As they knew that NURBS curve was very complex and could not be handled directly, they quickly found an algorithm that converts a NURBS curve in to multiple cubic Bezier curves. So the problem boiled down to finding the intersection points of a cubic Bezier curve and a line.

They searched internet thoroughly and found two suitable algorithms. But one of them cannot guarantee correct solution always. It randomly fails. The other one is approximation algorithm. It guarantees the solution but it takes huge number of iterations to reach the required tolerance level. So it is very slow for the application. The two engineers took the algorithms one each and started improving them as they could not get any other algorithm. Now and then they kept on searching internet for better algorithm or technique that can solve their problem.

2 months got over. I completed my work. Other two engineers were more or less at same stage as they started. Though I didn't know much about those algorithms, I decided to help them whatever way possible. I discussed about the problem that they were trying to solve. My idea was to mix these two algorithms and write a new one by taking the advantages of both. That was on Friday. That weekend, I was thinking about the problem at home. I got a doubt in my mind, “When both curve and line are having equations, why is Mathematics not solving the problem?” Immediately I took a white paper and a pen, wrote the equations and solved them by using my school days' algebra. I got the solution before reaching end of the page. Mathematics cannot go wrong because that is my favourite subject.

Monday morning, I reached office and implemented my algorithm. I did not tell anybody about my solution. If it does not work, they will make me a fool. Because two engineers with my level of experience were working and a senior engineer with about 10 years of experience in this field was helping them to solve the problem.

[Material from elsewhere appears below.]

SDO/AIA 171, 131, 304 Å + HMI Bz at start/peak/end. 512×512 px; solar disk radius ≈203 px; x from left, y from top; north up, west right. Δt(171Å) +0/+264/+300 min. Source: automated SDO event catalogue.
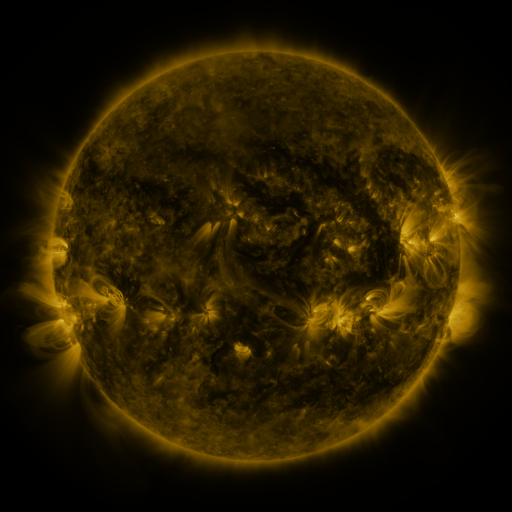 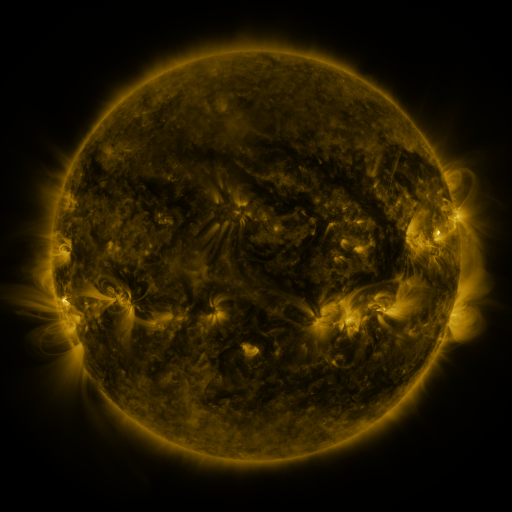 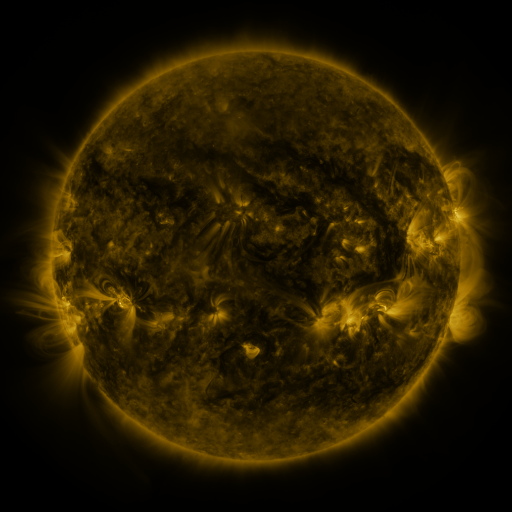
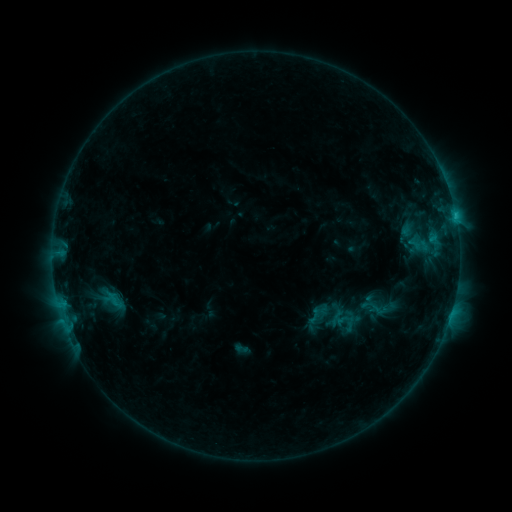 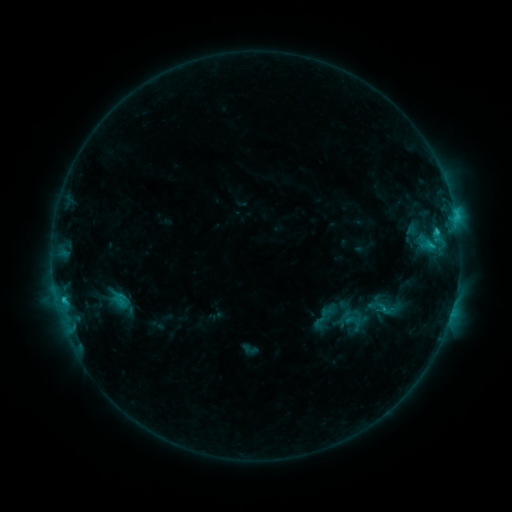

If I give so simple solution and it does not work, it will be very embarrassing. I implemented my solution and checked the values. I was getting all proper values. But with numbers I cannot guarantee whether it is exact solution. So I quickly added intersection points in to my visualization. I got proper intersection points at all zoom levels. I went to my boss and explained the story. My boss said, “It is good but it may not work for non-uniform curves”. He may be right. I have not considered non-uniformity in my equations. I went back to my desk, added non-uniform equations also in to my algorithm. I checked everything visually. Everything was working perfectly. I asked my boss whether we can patent it. He said, “It is obvious solution. It cannot be patented”. It is so obvious solution that people ignored to consider it as a solution.

The project was successful with highest performance, no extra memory usage, correctness up to the machine precision and on-time delivery.

The moral of the story is: whatever the world is talking about the most is not the final solution. If you get a solution in the internet, it may not be the best solution. If you don't get a solution in the internet, that does not mean there is no solution. For every problem, there exists a simple solution. If you find a solution but not simple, that means you are still on the way to reach simple solution.